Castle (in ruins), Dungeer, Co. Wexford
Co. Wexford |
House
What remains of the castle at Dungeer is a single Z-shaped section of wall, rising to about eight metres across three storeys, wedged onto a bluff above the Corrock river in County Wexford.
It is a ruin that has been a ruin for a very long time; by 1839, when the Ordnance Survey first mapped it at six inches to the mile, it was already labelled in gothic lettering as "Castle (in Ruins)", and the 1924 edition repeated the designation without revision. The building is positioned deliberately: the Corrock cuts east to west through a ravine immediately to the south, and a smaller stream drops away to the north-south on the western side, making the bluff a natural defensive perch.
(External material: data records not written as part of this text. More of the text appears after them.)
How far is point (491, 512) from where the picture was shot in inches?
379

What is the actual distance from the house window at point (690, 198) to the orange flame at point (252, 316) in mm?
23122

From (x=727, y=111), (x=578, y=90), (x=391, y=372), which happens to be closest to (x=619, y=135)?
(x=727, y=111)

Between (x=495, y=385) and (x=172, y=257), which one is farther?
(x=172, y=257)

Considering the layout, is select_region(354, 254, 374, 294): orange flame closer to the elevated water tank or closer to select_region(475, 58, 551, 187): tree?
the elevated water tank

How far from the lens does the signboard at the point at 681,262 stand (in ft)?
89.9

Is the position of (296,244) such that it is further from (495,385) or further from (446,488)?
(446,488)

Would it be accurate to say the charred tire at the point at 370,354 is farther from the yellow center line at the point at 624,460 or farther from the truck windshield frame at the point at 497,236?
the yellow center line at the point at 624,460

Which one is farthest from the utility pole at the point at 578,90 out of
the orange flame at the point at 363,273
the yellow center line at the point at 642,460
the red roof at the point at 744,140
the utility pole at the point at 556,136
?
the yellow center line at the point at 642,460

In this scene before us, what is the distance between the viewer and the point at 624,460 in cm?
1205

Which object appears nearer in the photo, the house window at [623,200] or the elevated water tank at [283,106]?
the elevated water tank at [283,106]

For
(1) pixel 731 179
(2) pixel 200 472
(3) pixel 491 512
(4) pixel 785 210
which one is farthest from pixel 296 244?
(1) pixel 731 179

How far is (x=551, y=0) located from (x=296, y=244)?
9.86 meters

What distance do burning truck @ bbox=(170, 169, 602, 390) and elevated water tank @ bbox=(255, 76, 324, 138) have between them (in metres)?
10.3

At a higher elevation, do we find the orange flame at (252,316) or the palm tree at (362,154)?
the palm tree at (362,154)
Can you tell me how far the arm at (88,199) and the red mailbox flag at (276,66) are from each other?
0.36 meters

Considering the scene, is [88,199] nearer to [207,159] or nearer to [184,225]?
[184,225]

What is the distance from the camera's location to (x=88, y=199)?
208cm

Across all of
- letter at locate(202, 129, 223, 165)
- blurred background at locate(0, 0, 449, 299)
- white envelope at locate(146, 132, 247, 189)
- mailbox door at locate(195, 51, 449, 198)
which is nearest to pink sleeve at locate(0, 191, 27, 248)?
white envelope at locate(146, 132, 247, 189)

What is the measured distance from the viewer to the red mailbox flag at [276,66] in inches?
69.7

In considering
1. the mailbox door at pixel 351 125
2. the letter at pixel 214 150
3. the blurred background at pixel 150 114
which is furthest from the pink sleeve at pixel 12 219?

The wall section that survives probably represents the south-east angle of the original house, with a return running south. Its details are telling: musket loops at ground level in both the east-west wall and the southern return suggest a structure built or adapted with armed defence in mind, while a fireplace in the south wall at first-floor level and a small cupboard set into the wall at the second floor speak to domestic use alongside any military function. The ground and second floors were carried on rebates cut into the masonry, but the first floor was supported on granite corbels, a slight irregularity that hints at some modification or phased construction. The earliest references place the castle in occupation during the early seventeenth century, when a Thomas Roche lived there, though ownership at that time lay with the Suttons. By 1641, a Robert Roche held 180 acres at Dungeer and the nearby townland of Mulmontry, but a survey of that date does not mention the castle specifically, suggesting it may already have been falling out of active use. The Down Survey of 1656 to 1658, which mapped landownership across Ireland following the Cromwellian confiscations, does record the castle in its delineation of the boundary of Bantry barony, placing it within a broader picture of dispossession and redistribution that reshaped this part of Wexford in the mid-seventeenth century. Archaeological testing carried out in 2008, in an area roughly thirty-five metres to the north of the standing remains, produced no related material, leaving the site's earlier history without physical corroboration.